Parametric derivative

Definition

Algebraic definition

The parametric derivative $d y / d x$ for a parametric curve $x = f (t), y = g (t)$ at a point $t = t_{0}$ is given as follows, where $f^{'} (t_{0})$ and $g^{'} (t_{0})$ both exist and $f^{'} (t_{0}) \neq 0$ :

$\frac{d y}{d x} |_{t = t_{0}} = \frac{g^{'} (t_{0})}{f^{'} (t_{0})}$

As a general function of $t$ , the parametric derivative $d y / d x$ is defined as $g^{'} (t) / f^{'} (t)$ .

NOTE: When calculating the general expression for the parametric derivative, before canceling any factors between $g^{'} (t)$ and $f^{'} (t)$ , it is important to separate out the cases where that common value is zero. For any points where $f^{'} (t) = 0$ , the parametric derivative is not defined (the ordinary derivative may still be defined, but we would need another method to calculate it).

MORE ON THE WAY THIS DEFINITION OR FACT IS PRESENTED: We first present the version that deals with a specific point (typically with a
${}_{0}$
subscript) in the domain of the relevant functions, and then discuss the version that deals with a point that is free to move in the domain, by dropping the subscript. Why do we do this?
The purpose of the specific point version is to emphasize that the point is fixed for the duration of the definition, i.e., it does not move around while we are defining the construct or applying the fact. However, the definition or fact applies not just for a single point but for all points satisfying certain criteria, and thus we can get further interesting perspectives on it by varying the point we are considering. This is the purpose of the second, generic point version.

Relation with ordinary derivative

Parametric expressions aren't necessarily functions

The notation $d y / d x$ should be used only in the context that $y$ is a function of $x$ , i.e., a single value of $x$ gives rise to a single value of $y$ . Generally speaking, this is not guaranteed with parametric curves.

For instance, for a parametric curve $x = f (t), y = g (t)$ , $y$ is expressible as a function of $x$ only if $g (t)$ is completely determined by $f (t)$ . This is the case, for instance, when $f$ is a one-one function. But it's not always the case. Consider a circle:

$x = \cos t, y = \sin t$

In this case, a single value of $x$ , in most cases, corresponds to two values of $y$ that are negatives of each other. That's because if $x_{0} = \cos t_{0}$ , we have also $x = \cos (- t_{0})$ , so both $\sin t_{0}$ and $- \sin t_{0}$ work.

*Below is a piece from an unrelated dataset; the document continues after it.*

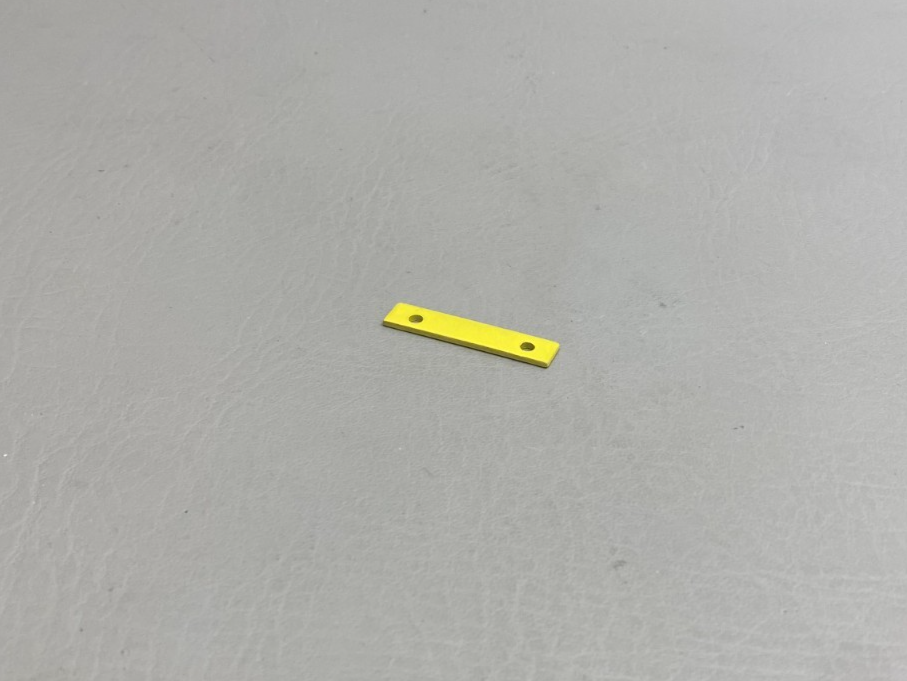 2333000-35 Link Arm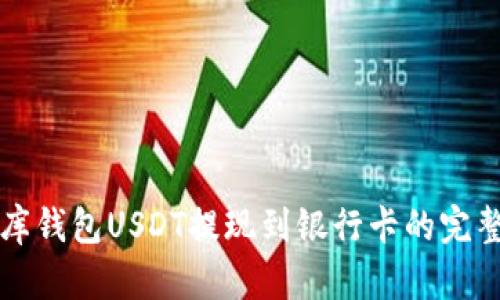 小金库钱包USDT提现到银行卡的完整指南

The only case where $y$ is unique in terms of $x$ is when $x = 1$ and $x = - 1$ . Geometrically, vertical secant lines intersect the upper semicircle and lower semicircle, and these are the two $y$ -values for a given $x$ -value.

"Nice" parametric expressions define functions locally at most points

As described above, for a parametric curve, $y$ need not globally be a function of $x$ . However, even in the presented example of a circle, for most $t_{0}$ , if we restrict $t$ to a small enough open interval around $t_{0}$ , $y$ is a function of $x$ for the part of the curve where $t$ is restricted to that interval. So it's "locally" a function. Differentiation being a local operation, it still makes sense to take the derivative at the point. The parametric derivative should therefore be understood as the derivative for the function obtained by taking the local restriction.

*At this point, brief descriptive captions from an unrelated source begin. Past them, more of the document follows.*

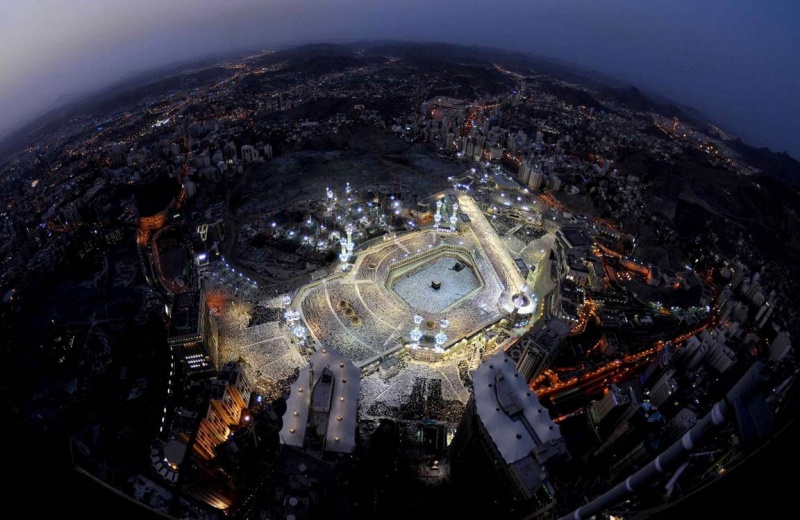 پرونده:12448000.jpg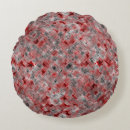 Search for black textured pillows Grey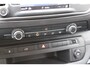 Opel Vivaro 2.0 Diesel 145PK L2H1 Edition + Airco/ Cruise/ Navi/ Carplay/ Camera/ NL auto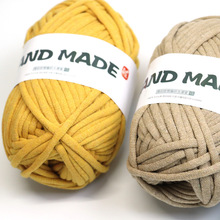 �F؛100g��о��5mm��F�ֹ༆�������޼����hᘰ����|�Ӳ��ϲ��l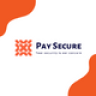 Pay Secure - Complete Digital Wallet Solution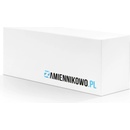 Compatible Тонер km-tn512m | a33k352 / tn512m (a33k352)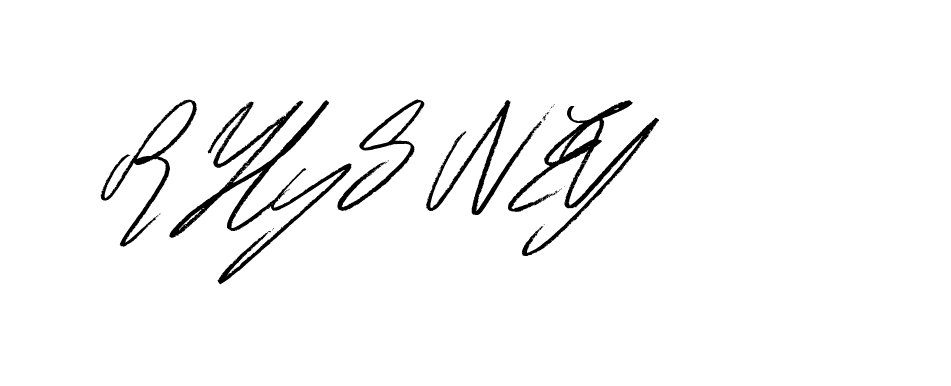 The best way (Bulgatti-xgMV) to make a short signature is to pick only two or three words in your name. The name Ceard include a total of six letters. For converting this name. Ceard signature style 2 images and pictures png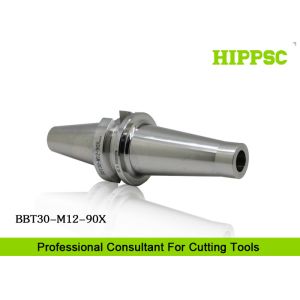 Milling Threading Tool Holder For CNC Machining, Carbide Insert Tool Holder
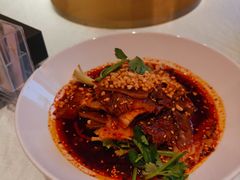 -辣螃铠盆盆蟹大排档(海昌店)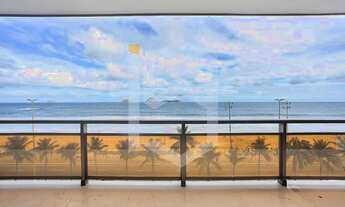 Imagem 3: Apartamento com 4 dormitórios, 370 m² - venda por R$ 15.000.000 ou aluguel por R$ 49.100/m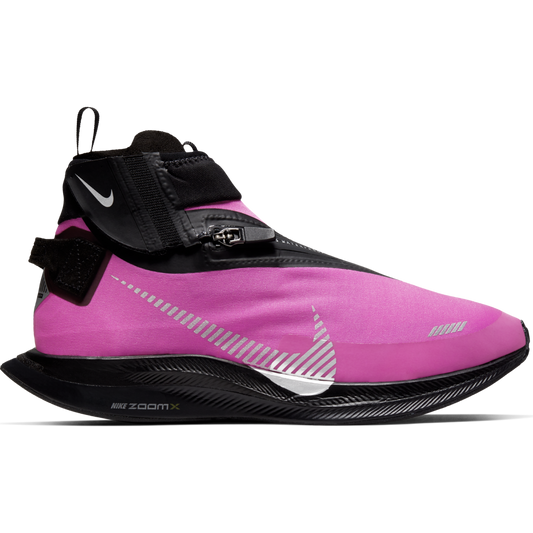  Women's Nike Pegasus Turbo 2 Shield - CJ9712-600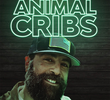 Animal Cribs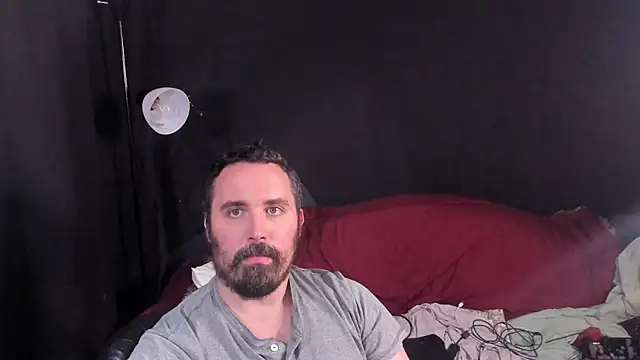 Metalstud online show from 4, 11, 2025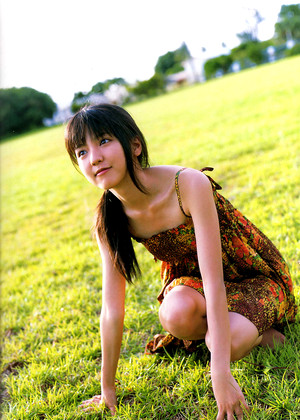 Japanese Erina Mano Biyar Skullgirl Xxxhot jpg 10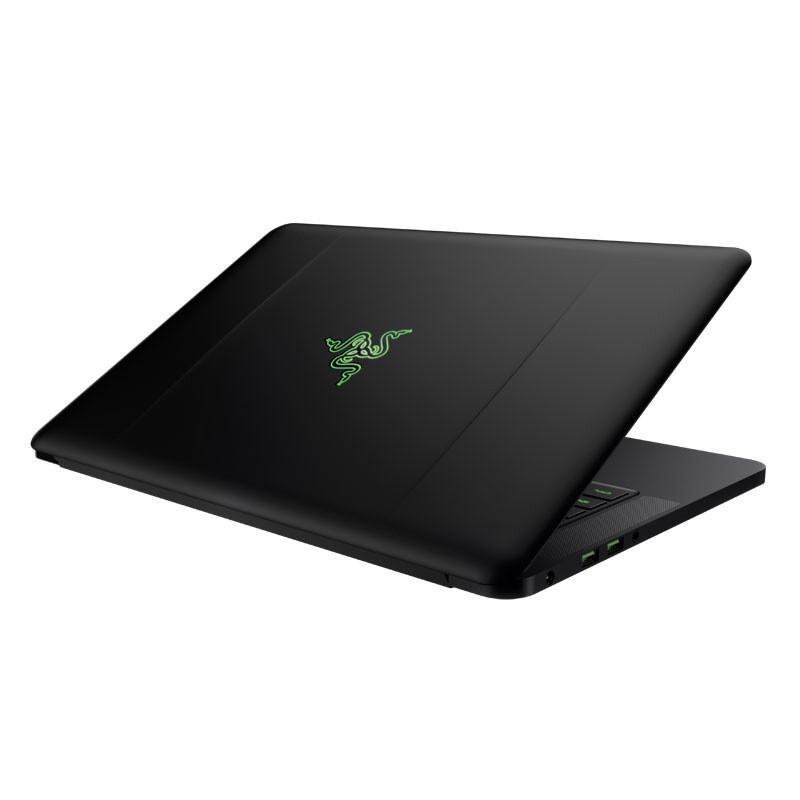雷蛇 灵刃 razer blade 14寸笔记本电脑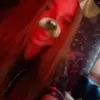 💜kaira - @x_summeroakess - TikTok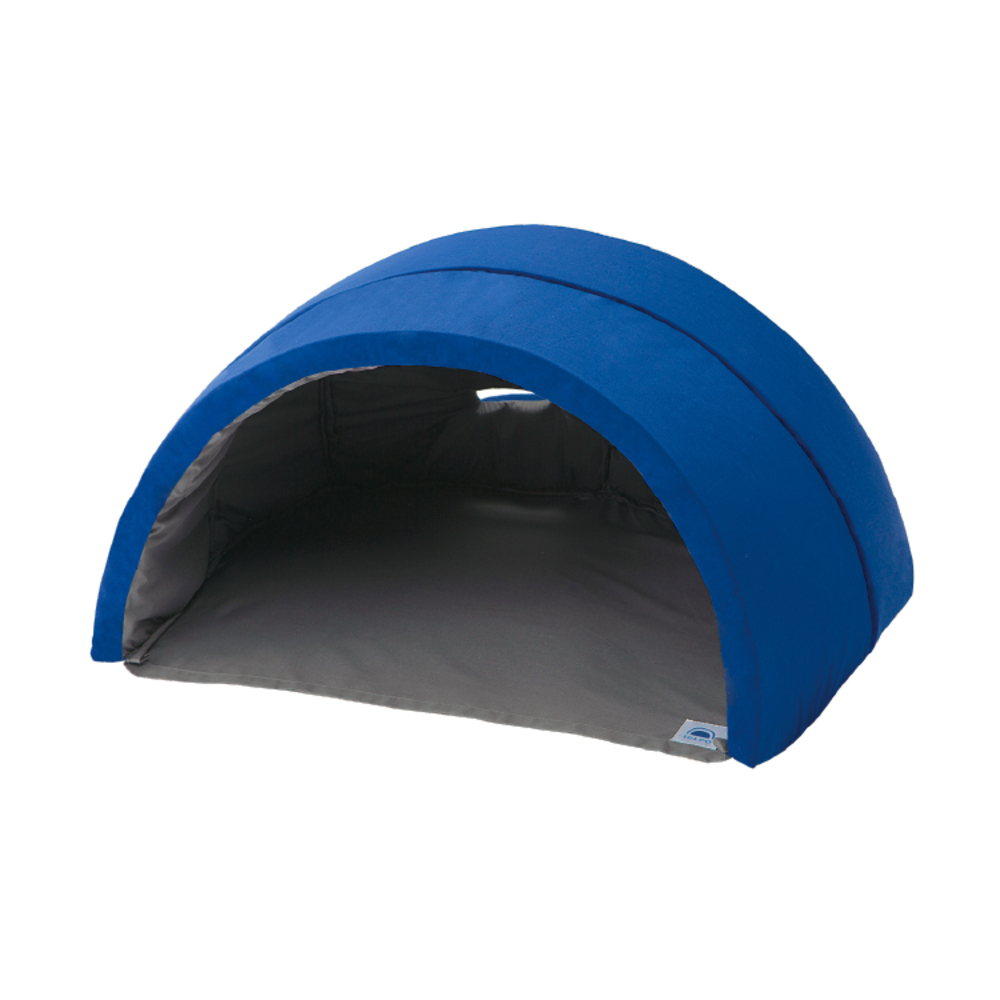 枕 快眠 通販 ドーム枕 ピロー かぶる 眠りやすい 快眠枕 ドーム型 かぶる枕 昼寝用枕 まくら マクラ 寝具 うたたね枕 快眠ドーム お昼寝 夜勤明け 枕 | PROIDEA | 01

In the circle example, the only points at which $y$ is locally not a function of $x$ are the ones at the far left and far right: $x = 1$ and $x = - 1$ (ironically, these are the only points with unique global $y$ -values).

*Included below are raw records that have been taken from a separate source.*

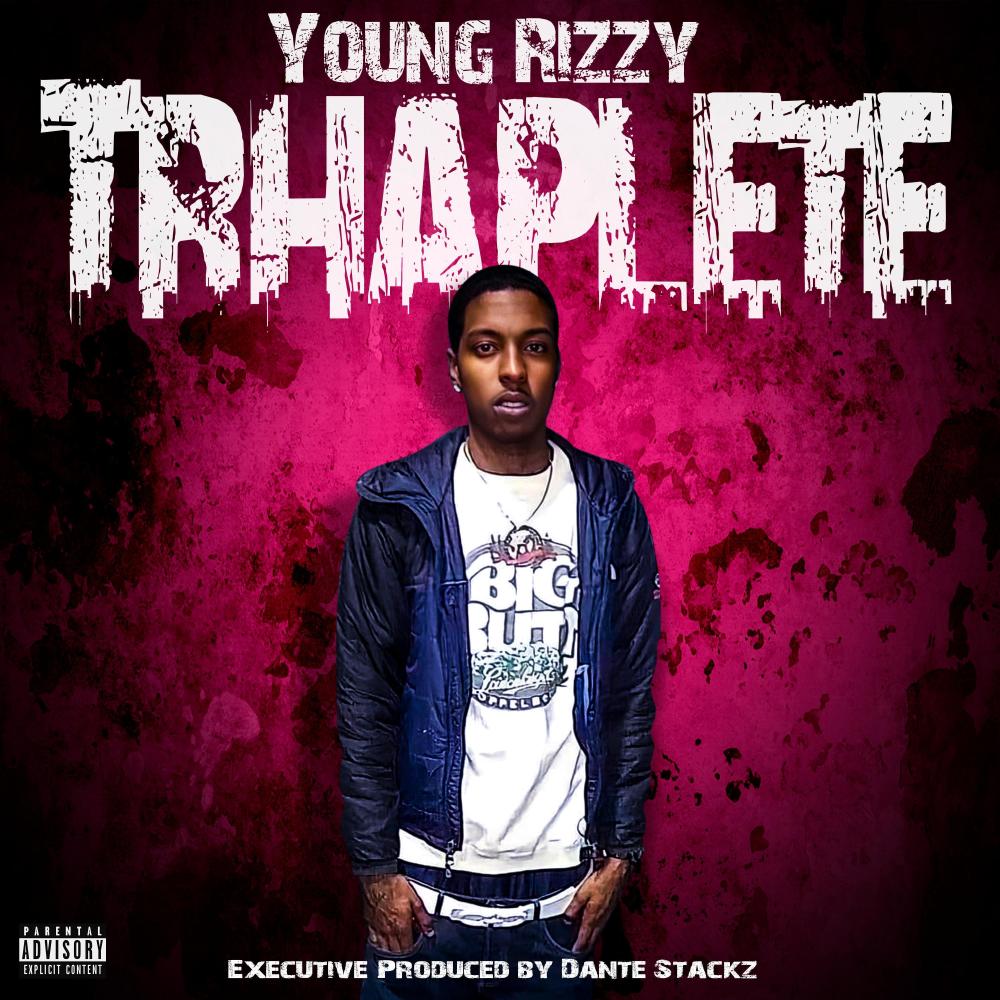 Shame (feat. Dante Stackz & Solomon aka King S-O) (Explicit)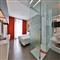 hotel in chieti k 98286 hp
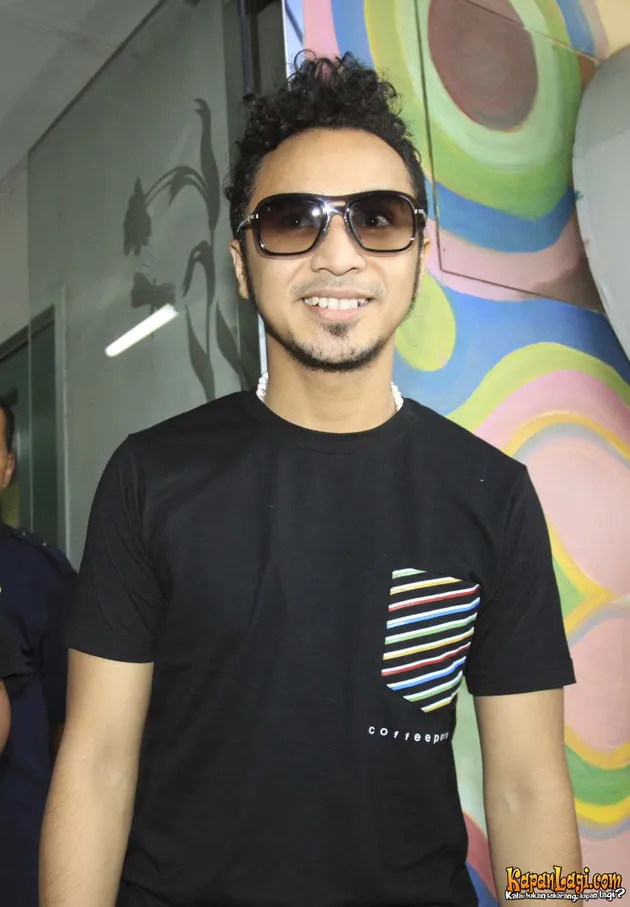 Giring Nidji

If $f^{'} (t_{0}) \neq 0$ , the parametric expression defines a function locally around $t_{0}$

If $f^{'} (t_{0})$ is nonzero, then (depending on the sign of $f^{'}$ ), for a small enough open interval around $t_{0}$ , $f$ is an increasing or decreasing function. In particular, within that open interval, $f$ is a one-one function, so no value of $x$ repeats. Thus locally $y$ is a function of $x$ on that interval.

The parametric derivative makes sense and is the correct expression when it is defined

We have now come full circle. In the case that $f^{'} (t_{0}) \neq 0$ , $y$ is locally a function of $x$ around $t_{0}$ . In such cases, if $g^{'} (t_{0})$ also exists, the expression $\frac{g^{'} (t_{0})}{f^{'} (t_{0})}$ gives the parametric derivative.

The proof that the parametric derivative expression is correct follows from the chain rule for differentiation. As established above, $y$ is locally a function of $x$ around $t_{0}$ . Let's call this local function $h$ . Locally around $t_{0}$ , we have:

$g = h \circ f$

By the chain rule for differentiation:

$g^{'} (t) = h^{'} (f (t)) f^{'} (t)$

At $t = t_{0}$ , we get:

$g^{'} (t_{0}) = h^{'} (f (t_{0})) f^{'} (t_{0})$

Rearranging, we get:

$h^{'} (f (t_{0})) = \frac{g^{'} (t_{0})}{f^{'} (t_{0})}$

The left side is the expression we are trying to calculate, and the right side is the expression that we want to prove it to be.